Nicht die Frauen müssen sich also ändern. Ändern muss sich unsere Arbeitswelt.Die windelweiche Selbstverpflichtung unter der rot-grünen Bundesregierung 2001 war doch ein Rohrkrepierer. Es gab viel joviales Schultergeklopfe, aber keine Inhalte. Aber so war Gerhard Schröder eben. Ich setze deshalb auf gesetzliche Regelungen.Erstens. Ich will Unternehmen gesetzlich verpflichten, sich konkrete Zielvorgaben für den Vorstand und für den Aufsichtsrat zu setzen.Diese Zielvorgaben können die Unternehmen – anders als es bei Ihrer Selbstverpflichtung der Fall war – nicht ignorieren. Zweitens. Die Unternehmen werden auch gesetzlich verpflichtet, diese Zielvorgaben transparent zu machen. Da wird es ruck, zuck Rankings geben. Diese Zielvorgaben müssen vor der Belegschaft, vor dem Betriebsrat, vor einer kritischen Presse und vor der Öffentlichkeit gerechtfertigt werden. Drittens. Ich will Sanktionen, wenn die eigenen Zielvorgaben nicht eingehalten werden, zum Beispiel die Anfechtbarkeit von Aufsichtsratswahlen. Immer mehr Unternehmen haben sich gerade in den letzten Wochen und Monaten selbst solche Zielvorgaben gesetzt. Das ist nicht mehr nur die Telekom. In den letzten Monaten sind BMW, Daimler, Bosch, Eon, Merck und Airbus hinzugekommen. Es geht also, meine Damen und Herren. Union und FDP setzen auf eine Politik der fairen Chancen, die allen Frauen zugutekommt. Diese Politik hat die Union in den letzten Jahrzehnten geprägt. Es war eine unionsgeführte Bundesregierung, bei der es die erste Frau in einem Bundeskabinett gab: Elisabeth Schwarzhaupt. Es war die Union, die vor 25 Jahren das Frauenressort eingerichtet hat. Es war die Union, die die Anerkennung von Kindererziehungszeiten bei der Rente durchgesetzt hat, die die steuerliche Absetzbarkeit von Kinderbetreuungskosten und haushaltsnahen Dienstleistungen durchgesetzt hat, und es war die Union, die den Ausbau der Kinderbetreuung auf den Weg gebracht hat.

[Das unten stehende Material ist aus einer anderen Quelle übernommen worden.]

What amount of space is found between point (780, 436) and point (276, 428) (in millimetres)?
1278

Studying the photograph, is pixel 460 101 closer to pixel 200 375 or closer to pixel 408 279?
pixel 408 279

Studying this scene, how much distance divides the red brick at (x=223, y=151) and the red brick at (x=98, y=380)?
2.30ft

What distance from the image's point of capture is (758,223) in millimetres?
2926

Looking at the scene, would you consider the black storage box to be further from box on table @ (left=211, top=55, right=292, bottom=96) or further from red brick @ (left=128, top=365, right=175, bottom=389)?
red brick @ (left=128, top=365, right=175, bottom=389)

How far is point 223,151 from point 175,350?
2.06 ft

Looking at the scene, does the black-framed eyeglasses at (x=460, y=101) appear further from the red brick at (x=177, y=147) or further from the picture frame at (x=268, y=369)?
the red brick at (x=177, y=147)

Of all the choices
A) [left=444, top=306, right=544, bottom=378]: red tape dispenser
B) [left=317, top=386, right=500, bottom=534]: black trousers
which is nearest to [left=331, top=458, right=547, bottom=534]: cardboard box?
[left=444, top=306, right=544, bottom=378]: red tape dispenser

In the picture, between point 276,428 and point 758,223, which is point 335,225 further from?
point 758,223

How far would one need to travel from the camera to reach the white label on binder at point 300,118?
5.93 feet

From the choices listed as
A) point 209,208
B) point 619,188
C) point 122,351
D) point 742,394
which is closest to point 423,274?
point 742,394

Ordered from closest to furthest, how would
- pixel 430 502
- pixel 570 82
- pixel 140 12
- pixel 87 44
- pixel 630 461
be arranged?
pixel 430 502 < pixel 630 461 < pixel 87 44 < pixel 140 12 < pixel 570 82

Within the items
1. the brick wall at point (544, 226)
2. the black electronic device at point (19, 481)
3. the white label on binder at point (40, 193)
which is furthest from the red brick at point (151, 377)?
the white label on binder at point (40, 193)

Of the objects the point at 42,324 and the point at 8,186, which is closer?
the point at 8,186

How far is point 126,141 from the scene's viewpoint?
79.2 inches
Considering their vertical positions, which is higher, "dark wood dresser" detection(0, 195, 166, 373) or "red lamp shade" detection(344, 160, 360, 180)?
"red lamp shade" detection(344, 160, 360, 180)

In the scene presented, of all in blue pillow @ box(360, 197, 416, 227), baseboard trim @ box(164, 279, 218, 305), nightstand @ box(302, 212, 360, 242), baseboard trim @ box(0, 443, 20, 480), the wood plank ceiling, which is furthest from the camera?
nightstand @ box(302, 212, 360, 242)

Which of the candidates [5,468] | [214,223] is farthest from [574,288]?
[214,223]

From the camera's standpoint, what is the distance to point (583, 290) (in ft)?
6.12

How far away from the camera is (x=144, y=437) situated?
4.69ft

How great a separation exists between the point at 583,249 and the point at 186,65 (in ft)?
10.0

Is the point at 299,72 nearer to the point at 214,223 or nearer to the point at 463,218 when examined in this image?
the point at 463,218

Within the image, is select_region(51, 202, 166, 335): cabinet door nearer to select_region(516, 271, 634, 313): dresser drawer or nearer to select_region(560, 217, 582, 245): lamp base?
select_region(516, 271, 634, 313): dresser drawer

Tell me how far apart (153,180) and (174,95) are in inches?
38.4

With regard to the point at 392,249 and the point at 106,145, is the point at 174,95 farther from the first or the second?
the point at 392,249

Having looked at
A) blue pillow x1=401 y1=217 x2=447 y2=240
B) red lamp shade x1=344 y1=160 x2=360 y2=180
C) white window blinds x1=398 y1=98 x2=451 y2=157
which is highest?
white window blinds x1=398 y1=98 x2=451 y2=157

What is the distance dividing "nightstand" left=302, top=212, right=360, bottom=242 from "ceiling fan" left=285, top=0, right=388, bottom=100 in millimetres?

Jetzt geht es darum, die Jungen und die Männer stärker einzubeziehen. Wenn wir Frauen zu fairen Chancen verhelfen wollen, dann müssen wir auch Männern die Chance geben, sich von Rollenmustern zu lösen und auf Partnerschaft zu setzen. Auch das hat schon Helene Weber gesagt: Es gibt in der Politik wie überall zwischen Mann und Frau eine Partnerschaft. Auf diese Partnerschaft sollten wir bauen. Das muss eine gleichberechtigte Partnerschaft werden.Ich komme zum Schluss. – Setzen wir auf diese Partnerschaft und schaffen wir die Voraussetzung für Wahlfreiheit und selbstbestimmte Entscheidungen von Männern und Frauen. Wir werden das ebenso packen wie die Frauen, die vor 100 Jahren das Wahlrecht erkämpft haben: mit Selbstbewusstsein, mit Stolz und mit einer gesunden Portion Sturheit.